• _What the task asks_
Write out, please, the line containing "Comparing the point" together with all lines after it, up to and including the last one, with no other output.
┌──
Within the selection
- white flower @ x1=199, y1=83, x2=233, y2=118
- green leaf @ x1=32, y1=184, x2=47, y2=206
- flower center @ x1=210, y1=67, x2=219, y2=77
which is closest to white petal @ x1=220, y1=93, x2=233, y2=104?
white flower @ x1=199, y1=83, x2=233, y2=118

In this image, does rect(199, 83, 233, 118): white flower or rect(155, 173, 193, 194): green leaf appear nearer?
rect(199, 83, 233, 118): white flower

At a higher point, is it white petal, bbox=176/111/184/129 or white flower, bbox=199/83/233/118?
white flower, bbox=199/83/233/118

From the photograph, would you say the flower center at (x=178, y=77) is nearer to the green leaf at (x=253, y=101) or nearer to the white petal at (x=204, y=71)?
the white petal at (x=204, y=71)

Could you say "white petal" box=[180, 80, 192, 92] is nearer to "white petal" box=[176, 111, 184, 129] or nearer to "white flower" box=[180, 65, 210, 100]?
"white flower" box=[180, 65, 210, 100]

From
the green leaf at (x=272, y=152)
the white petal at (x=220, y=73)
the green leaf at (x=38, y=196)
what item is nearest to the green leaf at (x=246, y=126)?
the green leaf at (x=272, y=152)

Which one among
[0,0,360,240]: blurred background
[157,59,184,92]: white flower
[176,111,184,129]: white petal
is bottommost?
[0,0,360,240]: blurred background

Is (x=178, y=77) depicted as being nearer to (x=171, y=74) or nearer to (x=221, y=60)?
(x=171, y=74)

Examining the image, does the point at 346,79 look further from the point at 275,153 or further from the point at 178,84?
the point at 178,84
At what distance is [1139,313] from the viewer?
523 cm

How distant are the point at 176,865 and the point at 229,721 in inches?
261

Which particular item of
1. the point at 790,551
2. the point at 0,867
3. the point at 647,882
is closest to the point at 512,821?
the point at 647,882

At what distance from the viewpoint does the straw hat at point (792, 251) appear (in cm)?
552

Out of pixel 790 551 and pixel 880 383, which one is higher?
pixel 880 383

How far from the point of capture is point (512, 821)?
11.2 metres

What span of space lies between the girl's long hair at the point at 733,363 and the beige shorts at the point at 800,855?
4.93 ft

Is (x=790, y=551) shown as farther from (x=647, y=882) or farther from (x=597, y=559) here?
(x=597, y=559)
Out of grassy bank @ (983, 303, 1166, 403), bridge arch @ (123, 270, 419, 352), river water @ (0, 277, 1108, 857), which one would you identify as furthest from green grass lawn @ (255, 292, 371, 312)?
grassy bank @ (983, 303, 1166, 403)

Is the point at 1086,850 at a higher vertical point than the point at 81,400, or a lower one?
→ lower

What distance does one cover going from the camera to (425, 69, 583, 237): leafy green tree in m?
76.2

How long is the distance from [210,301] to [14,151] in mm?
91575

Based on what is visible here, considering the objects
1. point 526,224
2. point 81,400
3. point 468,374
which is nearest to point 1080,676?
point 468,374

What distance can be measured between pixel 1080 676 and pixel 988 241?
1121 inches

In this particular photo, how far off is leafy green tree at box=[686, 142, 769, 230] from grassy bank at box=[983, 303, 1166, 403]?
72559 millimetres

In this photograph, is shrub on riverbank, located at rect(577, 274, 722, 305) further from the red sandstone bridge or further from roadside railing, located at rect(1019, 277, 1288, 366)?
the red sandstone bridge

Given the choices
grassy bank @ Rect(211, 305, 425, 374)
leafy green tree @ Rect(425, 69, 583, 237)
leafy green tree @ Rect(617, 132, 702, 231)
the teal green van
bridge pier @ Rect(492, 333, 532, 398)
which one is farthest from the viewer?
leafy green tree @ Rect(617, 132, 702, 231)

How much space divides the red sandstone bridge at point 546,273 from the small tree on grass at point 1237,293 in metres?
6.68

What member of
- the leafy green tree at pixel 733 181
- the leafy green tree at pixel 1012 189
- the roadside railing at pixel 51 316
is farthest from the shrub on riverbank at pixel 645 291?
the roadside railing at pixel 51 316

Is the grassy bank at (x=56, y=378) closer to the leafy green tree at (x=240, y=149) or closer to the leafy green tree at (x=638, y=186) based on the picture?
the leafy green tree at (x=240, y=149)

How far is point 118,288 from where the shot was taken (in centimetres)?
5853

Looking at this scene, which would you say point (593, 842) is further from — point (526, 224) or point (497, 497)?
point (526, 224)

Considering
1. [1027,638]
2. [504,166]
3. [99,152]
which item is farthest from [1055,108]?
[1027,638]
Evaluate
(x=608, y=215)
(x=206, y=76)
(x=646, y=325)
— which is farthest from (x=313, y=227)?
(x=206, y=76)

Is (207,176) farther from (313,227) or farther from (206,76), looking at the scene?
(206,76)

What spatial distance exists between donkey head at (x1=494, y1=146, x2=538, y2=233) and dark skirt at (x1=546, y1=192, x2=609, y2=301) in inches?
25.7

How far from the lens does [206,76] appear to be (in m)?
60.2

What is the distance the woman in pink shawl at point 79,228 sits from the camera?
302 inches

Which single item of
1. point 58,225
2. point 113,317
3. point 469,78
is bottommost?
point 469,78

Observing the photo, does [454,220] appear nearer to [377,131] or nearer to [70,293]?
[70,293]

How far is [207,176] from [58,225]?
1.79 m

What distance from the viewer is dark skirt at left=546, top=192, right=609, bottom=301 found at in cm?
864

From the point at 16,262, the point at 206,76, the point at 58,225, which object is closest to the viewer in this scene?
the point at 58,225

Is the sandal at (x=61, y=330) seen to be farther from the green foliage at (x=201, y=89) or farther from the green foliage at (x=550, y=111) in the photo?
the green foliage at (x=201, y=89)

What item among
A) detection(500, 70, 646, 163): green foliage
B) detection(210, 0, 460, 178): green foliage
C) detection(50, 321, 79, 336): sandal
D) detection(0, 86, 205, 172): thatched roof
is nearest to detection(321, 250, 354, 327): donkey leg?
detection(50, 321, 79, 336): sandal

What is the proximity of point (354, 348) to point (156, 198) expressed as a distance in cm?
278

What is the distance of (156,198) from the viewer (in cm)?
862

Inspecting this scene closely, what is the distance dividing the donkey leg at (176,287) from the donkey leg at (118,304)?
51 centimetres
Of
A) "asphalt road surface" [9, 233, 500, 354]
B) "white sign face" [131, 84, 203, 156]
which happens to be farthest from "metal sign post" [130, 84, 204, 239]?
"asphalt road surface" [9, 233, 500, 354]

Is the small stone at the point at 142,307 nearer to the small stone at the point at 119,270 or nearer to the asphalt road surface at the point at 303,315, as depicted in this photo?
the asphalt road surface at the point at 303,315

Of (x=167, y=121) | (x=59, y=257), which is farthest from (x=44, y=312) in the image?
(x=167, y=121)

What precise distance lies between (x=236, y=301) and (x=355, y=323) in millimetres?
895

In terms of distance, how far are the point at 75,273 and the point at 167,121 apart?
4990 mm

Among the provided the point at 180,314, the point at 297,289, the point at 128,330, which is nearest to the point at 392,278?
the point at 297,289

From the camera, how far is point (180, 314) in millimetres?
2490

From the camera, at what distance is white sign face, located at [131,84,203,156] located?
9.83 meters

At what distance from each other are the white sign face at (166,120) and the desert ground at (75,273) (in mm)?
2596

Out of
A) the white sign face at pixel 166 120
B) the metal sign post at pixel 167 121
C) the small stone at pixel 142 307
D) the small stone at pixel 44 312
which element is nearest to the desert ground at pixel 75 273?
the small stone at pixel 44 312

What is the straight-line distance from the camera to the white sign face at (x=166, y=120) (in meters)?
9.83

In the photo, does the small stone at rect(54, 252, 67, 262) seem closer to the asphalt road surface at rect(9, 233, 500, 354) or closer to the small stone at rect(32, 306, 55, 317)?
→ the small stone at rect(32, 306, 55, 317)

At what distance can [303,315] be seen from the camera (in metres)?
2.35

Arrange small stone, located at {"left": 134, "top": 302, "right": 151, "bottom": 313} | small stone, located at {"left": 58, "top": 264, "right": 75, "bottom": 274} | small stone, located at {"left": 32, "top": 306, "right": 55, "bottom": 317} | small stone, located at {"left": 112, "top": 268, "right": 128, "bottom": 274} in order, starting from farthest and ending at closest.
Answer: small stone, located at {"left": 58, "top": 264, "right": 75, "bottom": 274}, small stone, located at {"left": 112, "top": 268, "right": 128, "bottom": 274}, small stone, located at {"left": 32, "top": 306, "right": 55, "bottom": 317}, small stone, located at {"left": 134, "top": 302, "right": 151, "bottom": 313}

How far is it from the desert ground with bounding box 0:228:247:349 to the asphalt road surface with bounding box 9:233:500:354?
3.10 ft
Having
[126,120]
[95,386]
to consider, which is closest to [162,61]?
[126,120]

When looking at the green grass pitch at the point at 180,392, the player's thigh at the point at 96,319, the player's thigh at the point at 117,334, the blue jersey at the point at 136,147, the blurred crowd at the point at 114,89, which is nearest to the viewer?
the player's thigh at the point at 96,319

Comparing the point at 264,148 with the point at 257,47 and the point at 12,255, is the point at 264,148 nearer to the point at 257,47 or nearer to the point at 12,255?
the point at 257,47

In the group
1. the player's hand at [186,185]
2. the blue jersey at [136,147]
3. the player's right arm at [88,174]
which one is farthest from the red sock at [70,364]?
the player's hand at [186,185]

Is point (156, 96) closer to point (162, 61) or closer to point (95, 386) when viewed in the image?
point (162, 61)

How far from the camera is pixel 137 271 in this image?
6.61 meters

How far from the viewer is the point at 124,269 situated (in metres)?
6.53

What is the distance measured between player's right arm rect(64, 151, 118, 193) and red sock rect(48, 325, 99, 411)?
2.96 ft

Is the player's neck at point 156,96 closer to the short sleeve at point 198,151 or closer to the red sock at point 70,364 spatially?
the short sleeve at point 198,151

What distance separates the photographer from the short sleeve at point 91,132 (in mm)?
└──
• _Exercise output_
Comparing the point at 264,148 with the point at 257,47 and the point at 12,255, is the point at 264,148 nearer to the point at 257,47 or nearer to the point at 12,255?
the point at 257,47

In the group
1. the player's hand at [186,185]
2. the blue jersey at [136,147]
3. the player's right arm at [88,174]
which one is farthest from the red sock at [70,364]?
the player's hand at [186,185]

Is point (156, 96) closer to point (162, 61) or closer to point (95, 386) when viewed in the image?
point (162, 61)

How far from the camera is pixel 137 271 in this image?
6.61 meters

How far from the viewer is the point at 124,269 situated (in metres)?
6.53

What is the distance measured between player's right arm rect(64, 151, 118, 193) and red sock rect(48, 325, 99, 411)?
2.96 ft

Is the player's neck at point 156,96 closer to the short sleeve at point 198,151 or closer to the red sock at point 70,364 spatially?
the short sleeve at point 198,151

What distance separates the photographer from the short sleeve at point 91,132 (in mm)?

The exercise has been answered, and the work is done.